There's no value I can see in being able to do future merges from
outside the tree, so a filter-branch or rebase before merging should
be pretty harmless.

> The total amount of change does not look too bad, either:
>
>    $ git diff --stat master...origin/subtree
>     contrib/subtree/.gitignore         |    5 +
>     contrib/subtree/COPYING            |  339 +++++++++++++++++
>     contrib/subtree/Makefile           |   45 +++
>     contrib/subtree/README             |    8 +
>     contrib/subtree/git-subtree.sh     |  712 ++++++++++++++++++++++++++++++++++++
>     contrib/subtree/git-subtree.txt    |  366 ++++++++++++++++++
>     contrib/subtree/t/Makefile         |   71 ++++
>     contrib/subtree/t/t7900-subtree.sh |  508 +++++++++++++++++++++++++
>     contrib/subtree/todo               |   50 +++
>     t/test-lib.sh                      |   11 +-
>     10 files changed, 2114 insertions(+), 1 deletion(-)

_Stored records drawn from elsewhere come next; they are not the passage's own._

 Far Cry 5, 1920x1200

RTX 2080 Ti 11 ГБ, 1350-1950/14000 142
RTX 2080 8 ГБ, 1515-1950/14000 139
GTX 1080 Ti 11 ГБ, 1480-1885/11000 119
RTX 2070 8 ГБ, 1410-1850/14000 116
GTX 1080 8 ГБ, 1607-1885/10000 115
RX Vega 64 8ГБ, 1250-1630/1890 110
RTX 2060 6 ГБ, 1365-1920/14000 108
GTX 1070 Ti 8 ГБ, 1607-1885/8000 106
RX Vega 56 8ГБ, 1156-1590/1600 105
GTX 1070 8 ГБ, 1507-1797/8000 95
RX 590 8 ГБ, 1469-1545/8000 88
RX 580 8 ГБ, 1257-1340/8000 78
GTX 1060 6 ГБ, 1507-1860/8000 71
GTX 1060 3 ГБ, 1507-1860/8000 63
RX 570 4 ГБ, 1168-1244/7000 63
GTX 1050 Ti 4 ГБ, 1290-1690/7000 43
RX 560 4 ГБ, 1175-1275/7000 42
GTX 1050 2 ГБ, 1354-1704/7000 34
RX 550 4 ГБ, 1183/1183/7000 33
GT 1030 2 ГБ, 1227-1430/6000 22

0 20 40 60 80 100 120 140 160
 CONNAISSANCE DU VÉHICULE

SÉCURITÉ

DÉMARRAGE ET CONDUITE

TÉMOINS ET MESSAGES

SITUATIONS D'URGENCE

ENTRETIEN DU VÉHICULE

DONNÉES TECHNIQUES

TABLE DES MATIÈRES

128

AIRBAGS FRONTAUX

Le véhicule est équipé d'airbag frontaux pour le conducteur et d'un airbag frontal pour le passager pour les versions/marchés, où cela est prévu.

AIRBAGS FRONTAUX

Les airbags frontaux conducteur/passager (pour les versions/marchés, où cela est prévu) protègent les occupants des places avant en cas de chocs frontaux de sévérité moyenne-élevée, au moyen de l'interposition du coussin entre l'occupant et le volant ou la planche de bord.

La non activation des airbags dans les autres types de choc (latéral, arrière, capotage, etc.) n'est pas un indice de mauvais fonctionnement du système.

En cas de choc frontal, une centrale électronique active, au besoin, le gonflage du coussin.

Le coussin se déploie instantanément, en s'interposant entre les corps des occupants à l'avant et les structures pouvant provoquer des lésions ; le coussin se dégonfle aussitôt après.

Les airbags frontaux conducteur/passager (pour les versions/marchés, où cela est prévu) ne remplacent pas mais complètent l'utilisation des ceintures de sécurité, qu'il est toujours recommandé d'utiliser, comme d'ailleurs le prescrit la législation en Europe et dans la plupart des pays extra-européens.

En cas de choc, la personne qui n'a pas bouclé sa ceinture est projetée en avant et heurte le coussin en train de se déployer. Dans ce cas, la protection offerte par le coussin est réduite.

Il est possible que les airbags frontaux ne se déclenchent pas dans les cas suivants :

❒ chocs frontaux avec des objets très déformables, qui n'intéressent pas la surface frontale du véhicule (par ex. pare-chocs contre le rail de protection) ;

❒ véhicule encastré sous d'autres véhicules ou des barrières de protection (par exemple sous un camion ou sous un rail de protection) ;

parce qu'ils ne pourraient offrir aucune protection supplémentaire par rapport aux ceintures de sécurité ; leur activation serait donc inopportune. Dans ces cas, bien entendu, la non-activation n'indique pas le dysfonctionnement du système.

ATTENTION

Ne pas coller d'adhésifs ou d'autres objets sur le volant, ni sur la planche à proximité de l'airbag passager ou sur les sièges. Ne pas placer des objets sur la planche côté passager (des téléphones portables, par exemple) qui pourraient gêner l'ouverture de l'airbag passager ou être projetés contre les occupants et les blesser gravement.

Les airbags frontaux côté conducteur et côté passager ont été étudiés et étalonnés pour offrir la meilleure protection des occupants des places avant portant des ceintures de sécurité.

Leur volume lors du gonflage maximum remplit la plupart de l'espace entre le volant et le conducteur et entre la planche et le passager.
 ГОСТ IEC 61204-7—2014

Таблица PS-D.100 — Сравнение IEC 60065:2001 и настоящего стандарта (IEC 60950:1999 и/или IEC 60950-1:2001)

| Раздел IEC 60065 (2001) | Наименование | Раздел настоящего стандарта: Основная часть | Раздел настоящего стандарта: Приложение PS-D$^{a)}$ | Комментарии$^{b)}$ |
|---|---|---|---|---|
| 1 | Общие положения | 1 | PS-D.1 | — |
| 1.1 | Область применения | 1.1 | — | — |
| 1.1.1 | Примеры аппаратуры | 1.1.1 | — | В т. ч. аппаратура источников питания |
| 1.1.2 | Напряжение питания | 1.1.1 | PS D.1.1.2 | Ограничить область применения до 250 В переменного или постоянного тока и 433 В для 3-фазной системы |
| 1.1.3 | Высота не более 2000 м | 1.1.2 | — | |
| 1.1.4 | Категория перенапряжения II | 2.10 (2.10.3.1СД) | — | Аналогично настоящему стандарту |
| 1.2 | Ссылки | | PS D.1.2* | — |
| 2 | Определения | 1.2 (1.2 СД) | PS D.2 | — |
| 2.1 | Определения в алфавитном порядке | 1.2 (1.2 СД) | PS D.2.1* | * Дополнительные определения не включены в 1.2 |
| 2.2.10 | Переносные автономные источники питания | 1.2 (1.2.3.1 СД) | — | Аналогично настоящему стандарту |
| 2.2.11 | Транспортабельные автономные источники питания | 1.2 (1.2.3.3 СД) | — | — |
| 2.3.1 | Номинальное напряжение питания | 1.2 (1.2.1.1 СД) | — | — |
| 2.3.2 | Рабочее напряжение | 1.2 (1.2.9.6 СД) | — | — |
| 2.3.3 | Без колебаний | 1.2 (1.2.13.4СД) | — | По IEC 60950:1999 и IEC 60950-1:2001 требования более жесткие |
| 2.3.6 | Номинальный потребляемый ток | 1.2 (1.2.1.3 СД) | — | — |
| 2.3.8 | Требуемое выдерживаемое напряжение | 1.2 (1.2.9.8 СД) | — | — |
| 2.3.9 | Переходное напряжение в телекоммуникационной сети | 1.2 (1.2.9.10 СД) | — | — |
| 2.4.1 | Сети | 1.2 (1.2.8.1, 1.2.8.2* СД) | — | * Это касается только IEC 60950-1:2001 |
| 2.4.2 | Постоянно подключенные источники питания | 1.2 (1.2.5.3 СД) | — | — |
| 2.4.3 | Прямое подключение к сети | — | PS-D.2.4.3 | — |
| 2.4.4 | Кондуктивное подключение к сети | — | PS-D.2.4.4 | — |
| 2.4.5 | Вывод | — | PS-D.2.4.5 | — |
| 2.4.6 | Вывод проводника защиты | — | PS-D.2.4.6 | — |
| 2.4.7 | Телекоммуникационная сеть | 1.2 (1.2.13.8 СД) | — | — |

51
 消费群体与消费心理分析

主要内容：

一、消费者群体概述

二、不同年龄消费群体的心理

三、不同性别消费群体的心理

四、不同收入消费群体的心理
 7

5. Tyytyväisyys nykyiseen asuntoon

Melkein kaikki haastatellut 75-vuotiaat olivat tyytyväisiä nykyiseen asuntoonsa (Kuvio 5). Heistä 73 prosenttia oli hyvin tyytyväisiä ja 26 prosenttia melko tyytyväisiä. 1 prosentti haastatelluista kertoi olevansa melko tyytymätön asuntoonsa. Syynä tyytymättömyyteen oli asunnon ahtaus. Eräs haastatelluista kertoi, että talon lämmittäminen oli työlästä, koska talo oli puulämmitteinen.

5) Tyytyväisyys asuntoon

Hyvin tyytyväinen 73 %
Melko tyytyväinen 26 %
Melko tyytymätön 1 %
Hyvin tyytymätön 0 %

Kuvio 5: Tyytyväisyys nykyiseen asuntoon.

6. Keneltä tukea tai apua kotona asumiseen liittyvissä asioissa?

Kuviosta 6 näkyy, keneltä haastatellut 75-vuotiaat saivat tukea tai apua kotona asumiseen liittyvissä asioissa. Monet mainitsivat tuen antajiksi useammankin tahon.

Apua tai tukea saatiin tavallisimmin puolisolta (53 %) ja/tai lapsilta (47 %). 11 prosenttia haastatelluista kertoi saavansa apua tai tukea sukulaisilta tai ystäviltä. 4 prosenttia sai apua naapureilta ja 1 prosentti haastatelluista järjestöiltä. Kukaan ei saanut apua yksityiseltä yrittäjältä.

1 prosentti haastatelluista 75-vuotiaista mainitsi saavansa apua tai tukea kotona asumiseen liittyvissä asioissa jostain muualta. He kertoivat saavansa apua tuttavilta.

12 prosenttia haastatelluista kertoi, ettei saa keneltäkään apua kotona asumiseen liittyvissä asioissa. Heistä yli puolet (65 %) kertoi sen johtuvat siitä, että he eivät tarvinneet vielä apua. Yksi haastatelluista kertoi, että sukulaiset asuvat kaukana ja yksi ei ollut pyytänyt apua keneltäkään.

Note that COPYING, .gitignore, Makefile, t/Makefile, todo, and README
should probably be ditched if it weren't going into contrib.  The
interesting files are git-subtree.{sh,txt} and t7900-subtree.sh.

> I haven't looked at the script fully, but it has an issue
> from its first line, which is marked with "#!/bin/bash".  It is unclear if
> it is infested by bash-isms beyond repair (in which case "#!/bin/bash" is
> fine), or it was written portably but was marked with "#!/bin/bash" just
> by inertia.

I'm generally pretty careful to avoid bashisms, but since my /bin/sh
is bash, I usually mark scripts with /bin/bash just to be safe until
someone has actually verified them with a non-bash shell.  I expect
few if any problems with that part.

> A patch that corresponds to the above diffstat immediately
> shows many style issues including trailing eye-sore whitespaces.
>
> It seems that it is even capable of installing from contrib/subtree, so
> keeping it in contrib/ while many issues it may have gets fixed would not
> hurt the original goal of giving the script more visibility.

Personally, I would prefer to just iterate the patch a few times to
correct the coding style problems you see, rather than merging into
contrib where it might be forgotten rather than fixed.  As Peff
alluded, people who want to install it separately from git already
can; if we're going to merge it into git, let's do it right.